REPUBLIKA.CO.ID, YANGON - Sedikitnya 69 orang Muslim Rohingya dan 17 anggota pasukan keamanan tewas dalam pertempuran antaretnis di Negara Bagian Rakhine, Myanmar, pada Selasa (15/11). Media Global New Light of Myanmar melaporkan, total korban tewas sampai saat ini tercatat sebanyak 102 Muslim Rohingya dan 32 petugas keamanan, sejak 9 Oktober lalu.
"Serangkaian pertempuran dan serangan selama enam hari sampai Senin telah menyebabkan 69 orang tewas dan 234 lainnya ditangkap. Sepuluh polisi dan tujuh tentara juga tewas dalam bentrokan itu," kata tim informasi militer Myanmar, True News Information Team.
Mantan Sekretaris Jenderal (Sekjen) PBB, Kofi Annan, yang memimpin komisi penyelesaian masalah di Rakhine, menyatakan keprihatinannya atas peningkatan kekerasan terhadap Muslim Rohingya.
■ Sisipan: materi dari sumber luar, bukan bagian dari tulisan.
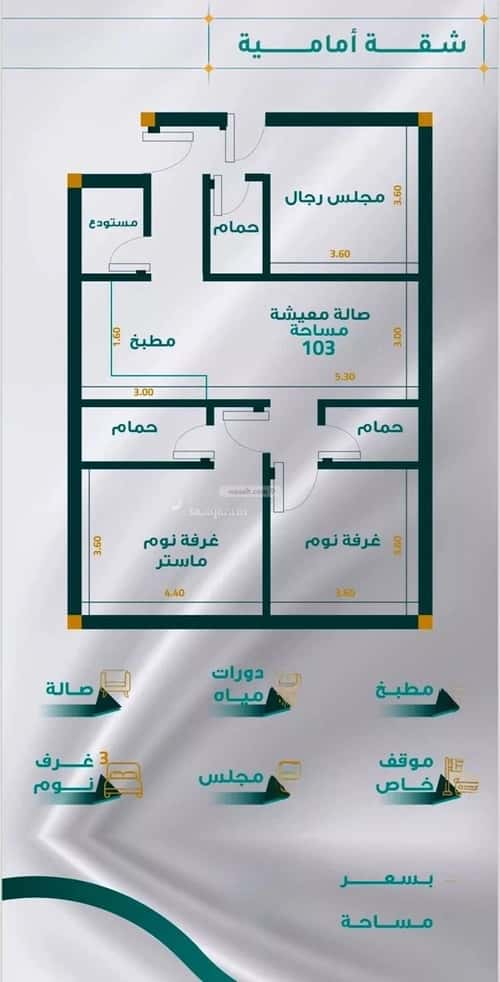 شقة 599.39 متر مربع ب 3 غرف مريخ، شرق جدة، جدة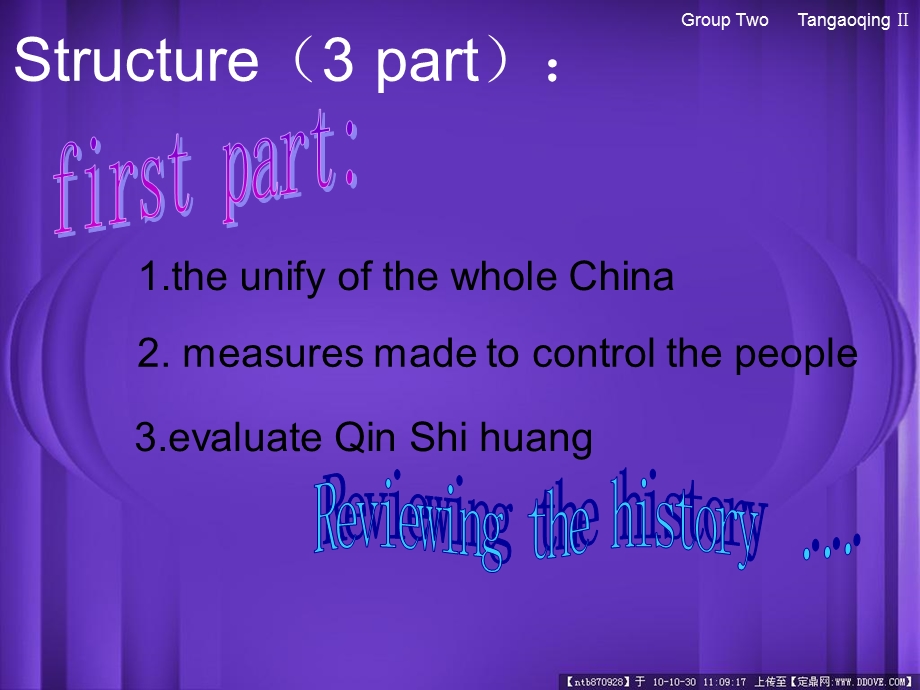 秦始皇英文介绍PPT.ppt_第3页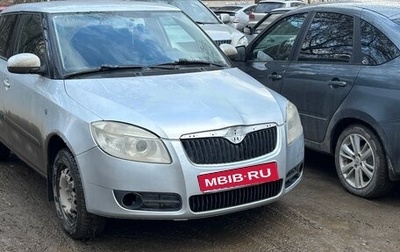 Skoda Fabia II, 2007 год, 180 000 рублей, 1 фотография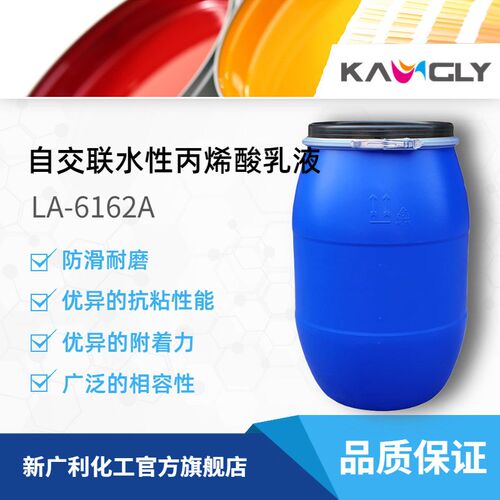 新广利LA-6162A自交联水性丙烯酸乳液高抗粘优异的耐磨性油墨 - 图0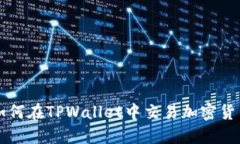 如何在TPWallet中交易加密货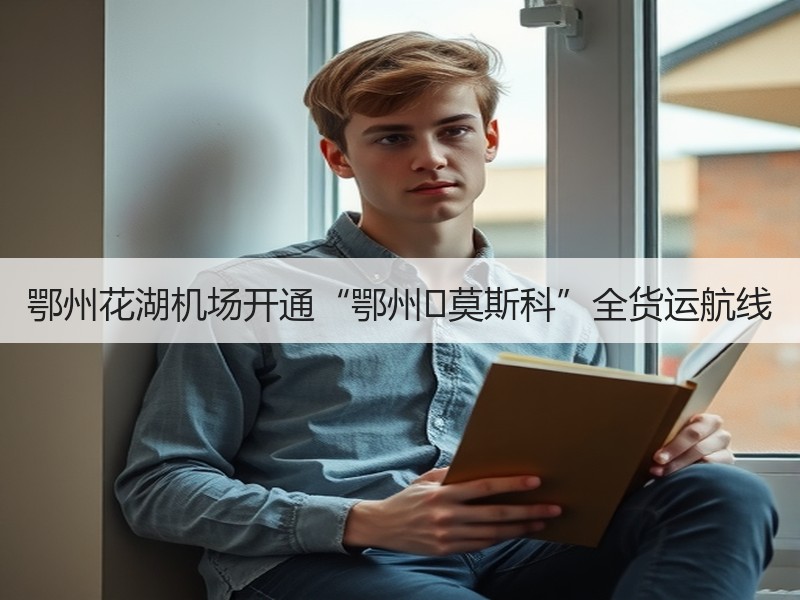 鄂州花湖机场开通“鄂州⇌莫斯科”全货运航线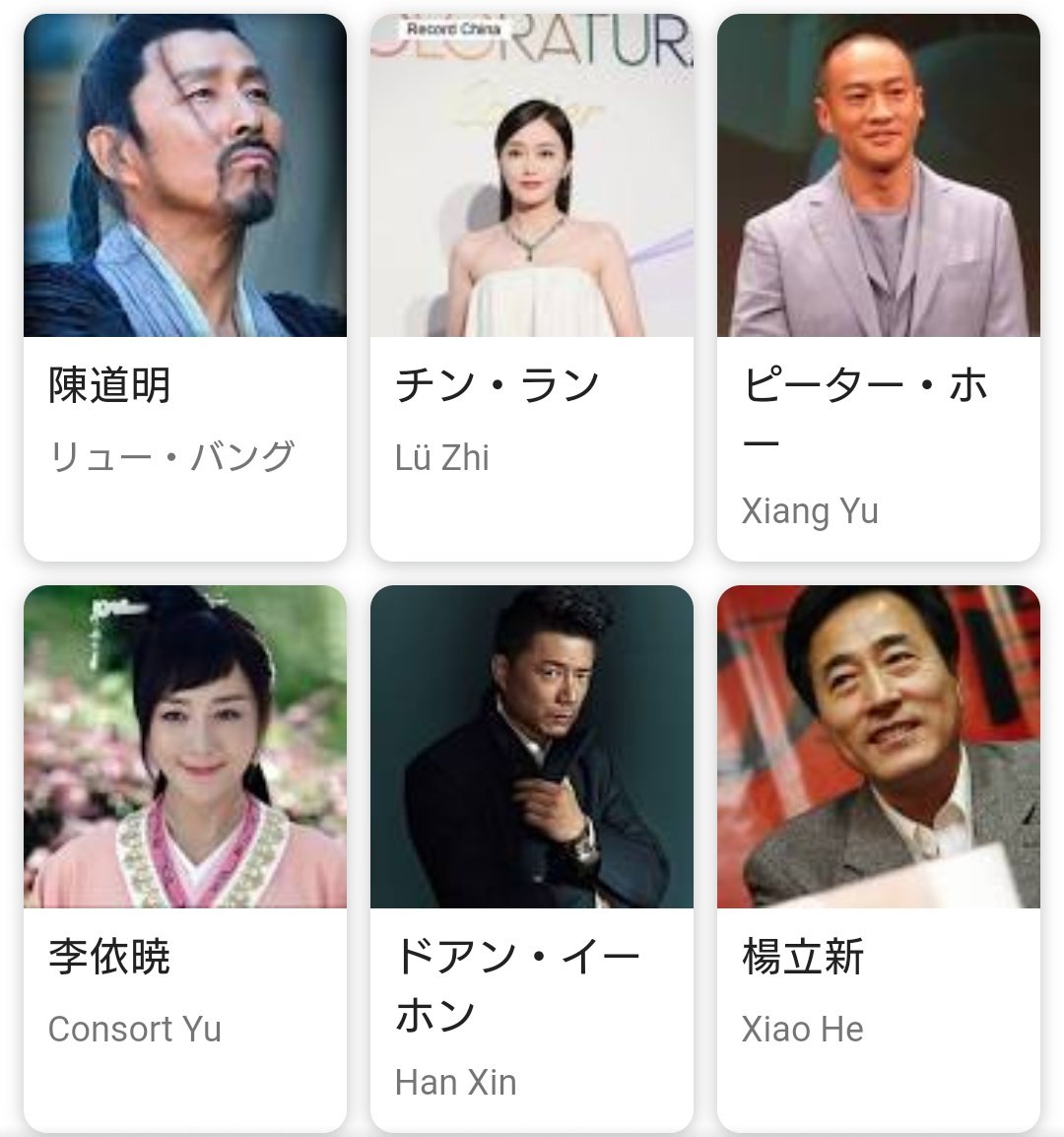 楚漢 楚漢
Pertempuran kali ini merupakan pertempuran terparah sejak ratusan orang tewas dalam bentrokan di Rakhine pada 2012 silam.
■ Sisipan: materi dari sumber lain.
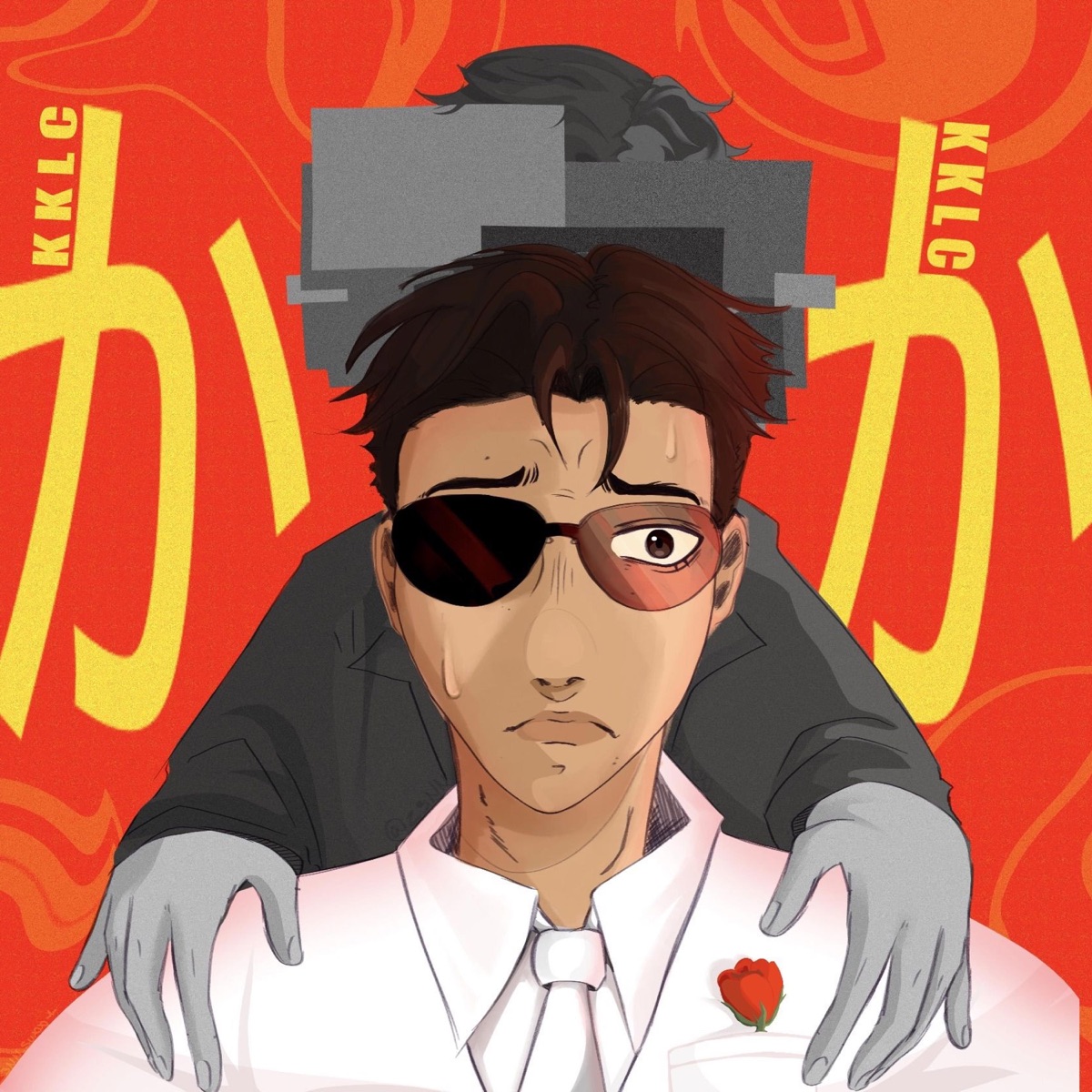 I Stand Alone (feat. Johnny Gioeli & Brandon Yates) - Single by KKLC: Team album cover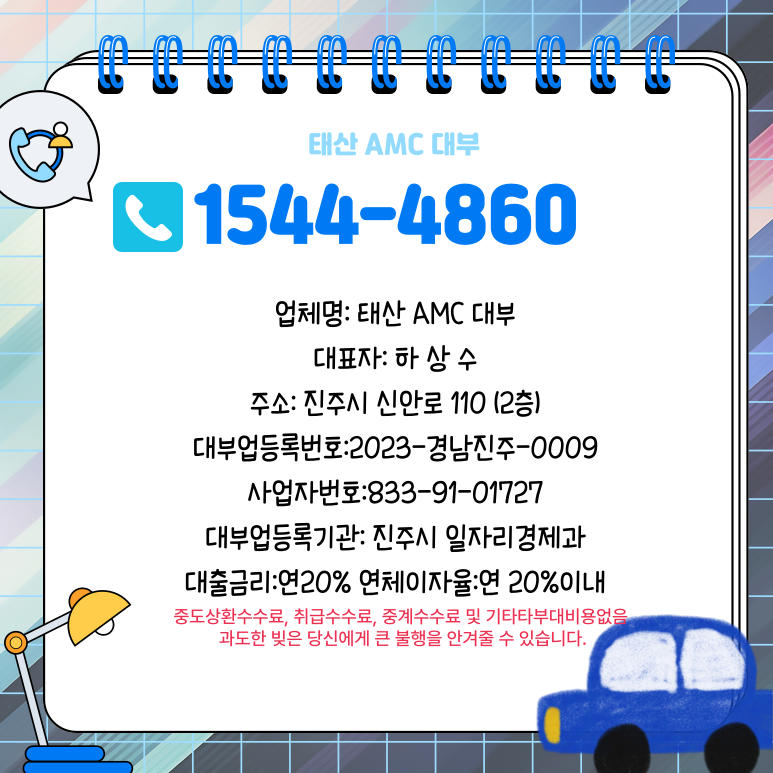 부산자동차담보대출 자격 조건과 대출 한도 완벽하게 알아보자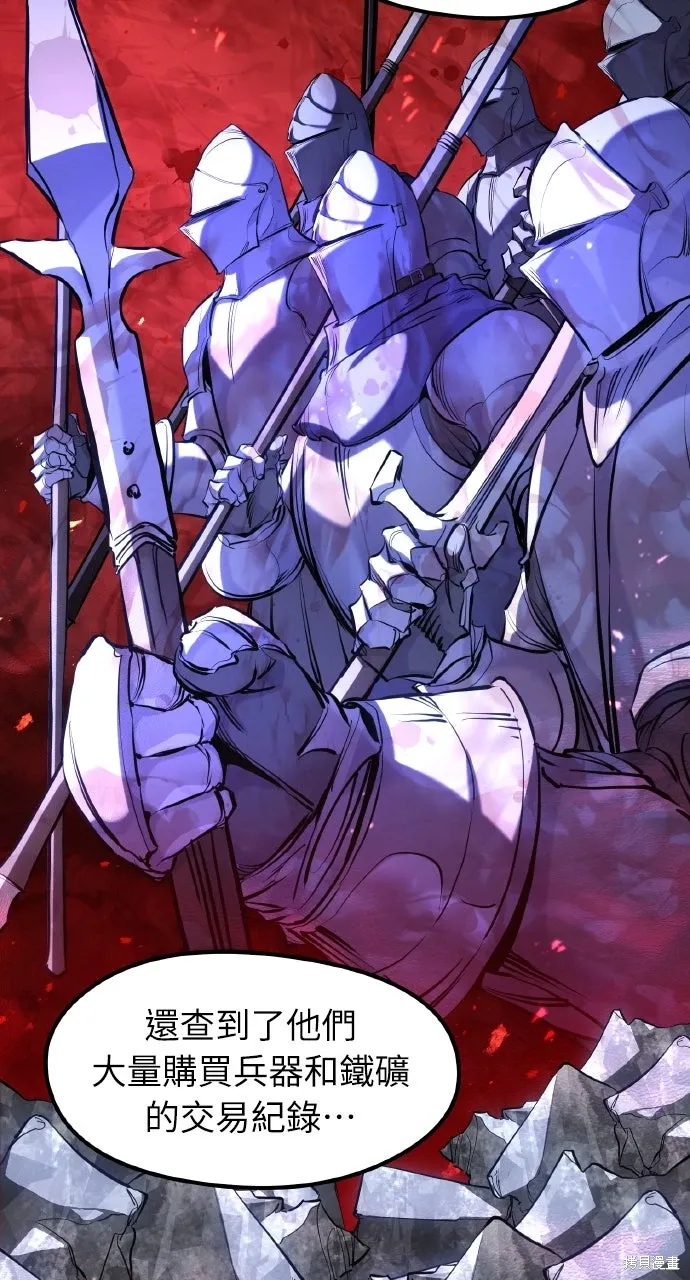 第56话 第81页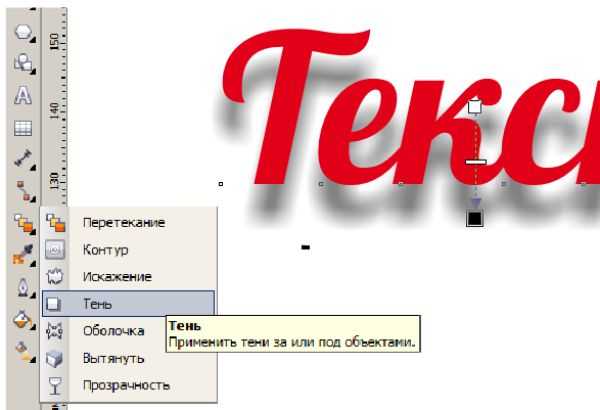 Как вставить текст в кореле. Тень в кореле. Надписи в кореле.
"Saya ingin mengungkapkan keprihatinan yang mendalam atas kekerasan yang terjadi di bagian utara Negara Bagian Rakhine, yang menyebabkan ketidakstablian baru bagi negara," ujar Annan dalam sebuah pernyataan, dikutip dari Channel News Asia.
Pertempuran ini menimbulkan ketegangan yang kembali terjadi antara peraih Nobel Perdamaian, Aung San Suu Kyi, yang telah memerintah Myanmar selama tujuh bulan, dengan militer Myanmar. Militer telah menguasai Myanmar selama beberapa dekade dan memegang kekuasaan atas sejumlah kementerian yang bertanggung jawab terkait masalah keamanan.
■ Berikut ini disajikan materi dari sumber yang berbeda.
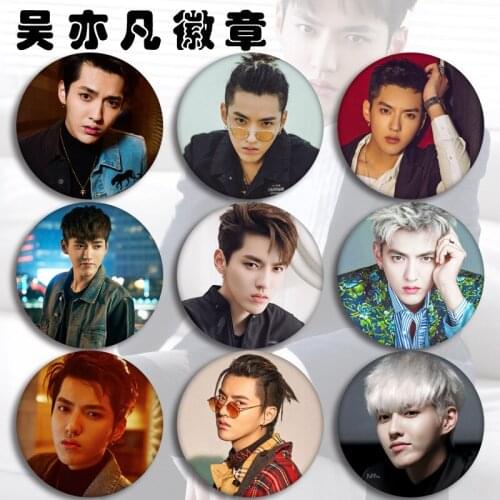 Wu Yifan HD Pattern Pogo Pin Badge Fashion Badge Brooch Pendant Small Fresh Meat Fan Star-chase Trendy Boutique Star Surrounding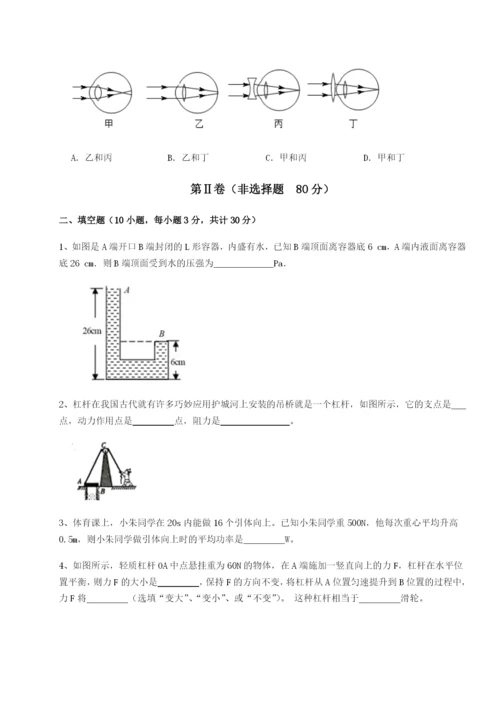 小卷练透广东茂名市高州中学物理八年级下册期末考试综合测试试卷（含答案解析）.docx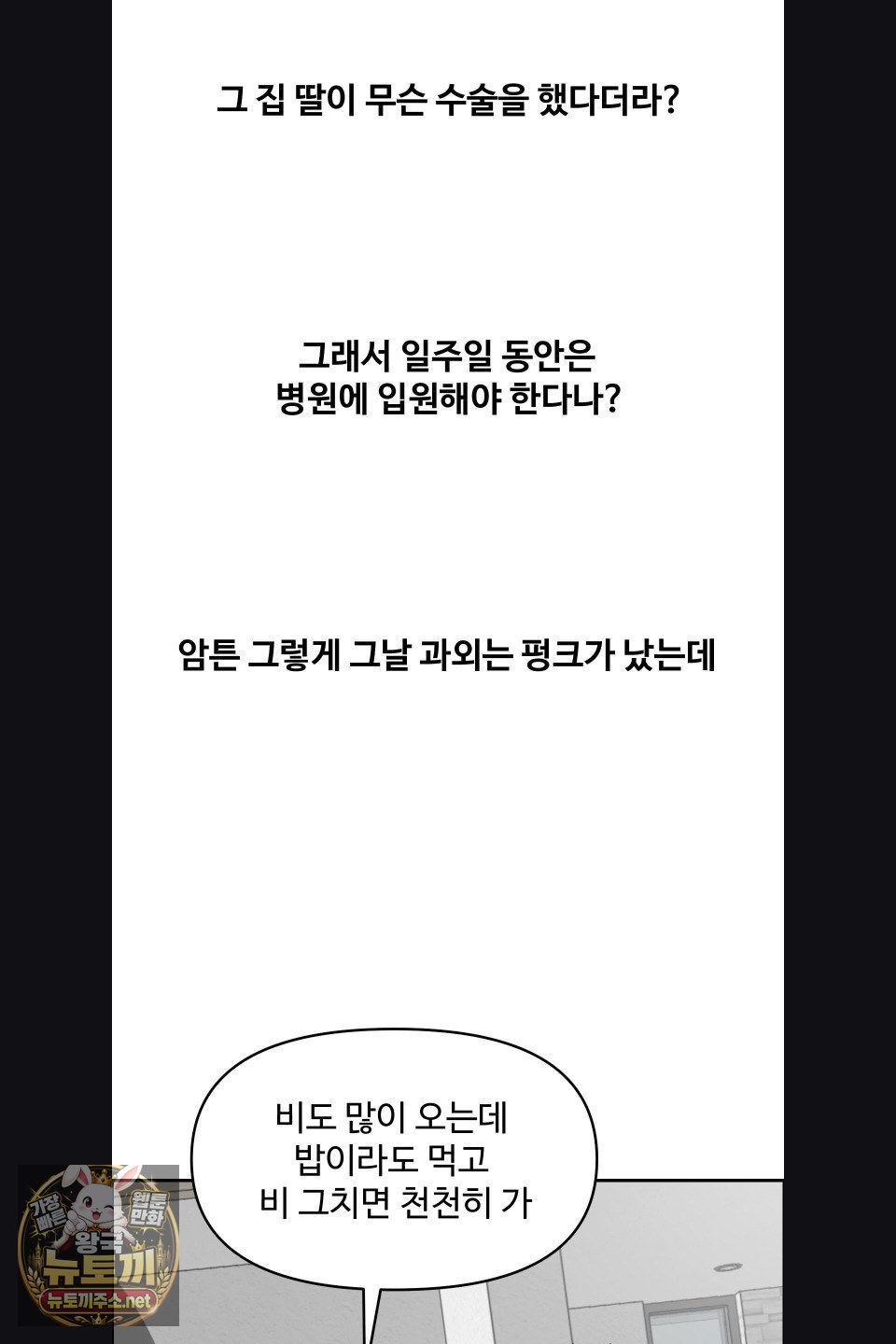 Why is This True? Raw Chapter 77 - Page 30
"Semua masyarakat harus meninggalkan kekerasan dan saya mendesak dinas keamanan untuk bertindak secara penuh sesuai dengan aturan hukum," kata Annan.
Baca juga, Citra Satelit: Ratusan Bangunan Muslim Rohingya Dibakar.
Anggota komisi, yang didirikan oleh Suu Kyi pada Agustus lalu, sedang berada di Rakhine untuk melakukan konsultasi dengan anggota komunitas pekan ini. Tentara juga disiagakan di daerah sepanjang perbatasan Myanmar dengan Bangladesh, sejak terjadi serangan 9 Oktober terhadap tiga pos perbatasan yang menewaskan sembilan polisi.